Seven paragraphs later came the crucial line: “There is no indication the incident was connected to the World Cup or posed any threat to the tournament or its venues.”
The drama dissolved in a sentence. Still, the impression of a squad living on the edge of some great unseen danger lingers in the coverage. At this rate, fireworks five miles away will be billed as a direct threat to the camp’s tranquillity.
Spain slip, panic spreads
Spain’s draw with Cape Verde triggered its own round of tournament forecasting. The Sun’s website framed it as a warning: “Why England and all other World Cup rivals should be worried after Spain are humbled by Cape Verde.”
The conclusion? Spain “still cannot be ruled out of contention for the trophy” despite dropping points in their opener with two group games left. In other words, a heavyweight failed to win once and remains a contender. Hardly a revelation, yet it feeds into the wider sense of volatility around this World Cup.

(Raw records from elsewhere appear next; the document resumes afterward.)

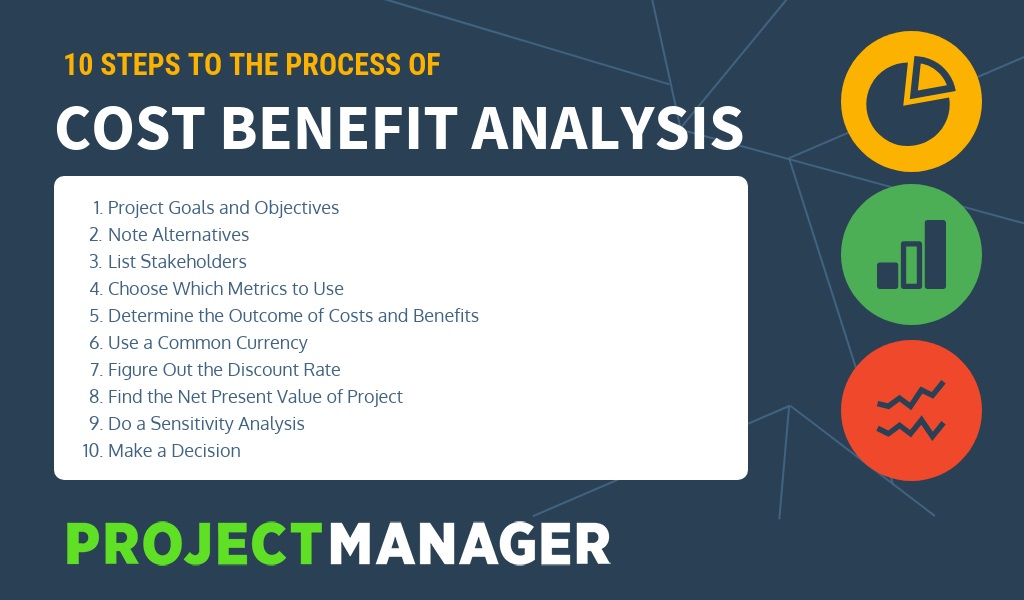 10 STEPS TO THE PROCESS OF

COST BENEFIT ANALYSIS

1. Project Goals and Objectives
2. Note Alternatives
3. List Stakeholders
4. Choose Which Metrics to Use
5. Determine the Outcome of Costs and Benefits
6. Use a Common Currency
7. Figure Out the Discount Rate
8. Find the Net Present Value of Project
9. Do a Sensitivity Analysis
10. Make a Decision

PROJECTMANAGER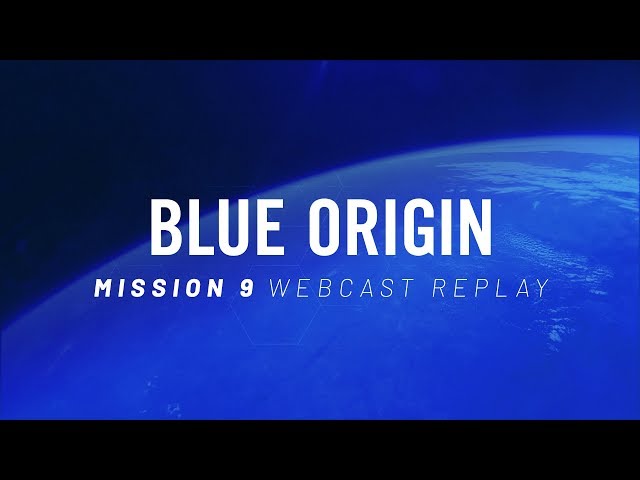 BLUE ORIGIN
MISSION 9 WEBCAST REPLAY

Between freak weather, local crime stories with no bearing on the tournament, and Saka’s entirely predictable willingness to risk his fitness, the picture painted is of a competition creaking at the seams. The reality is more mundane. But perception shapes pressure, and England are carrying plenty of that already.
Mixed messages and muddled logic
Away from the national team, the commentary around other World Cup performers has thrown up its own curiosities.
Jeremy Cross, writing in the Daily Mirror, argued that Liverpool will be quietly encouraged by the early form of Florian Wirtz and Alexander Isak. Both have impressed, albeit against modest opposition in Curacao and Tunisia. So far, so reasonable.
Then came the strange twist: “Iraola will want this to continue. He would never admit it, but the Spaniard will hope Isak uses the biggest stage of all to find himself again, before taking that feeling back to Anfield.”
Why, exactly, would Andoni Iraola “never admit” he wants his star striker and expensive asset to find form on the biggest stage? Why would any manager shy away from saying he wants his centre‑forward brimming with confidence? The logic frays the longer you stare at it.
It is a small example, but it fits a broader theme: narratives being stretched to breaking point to inject intrigue where the football itself already provides enough.
Croatia looming through the noise
Strip all that away and one truth remains. England face Croatia with key players short of full fitness, a manager under explicit orders to deliver at least a semi‑final, and a media environment that has already gone into tournament overdrive.
The tornado has passed. The SWAT team has gone home. Spain have stumbled but remain dangerous. Saka is ready to gamble. Maguire is watching from afar, his World Cup hopes ended by a video call.
The question now is simple, and it will be answered on the pitch: in a storm of hype, fear and expectation, how many of Tuchel’s players are truly ready to face Croatia?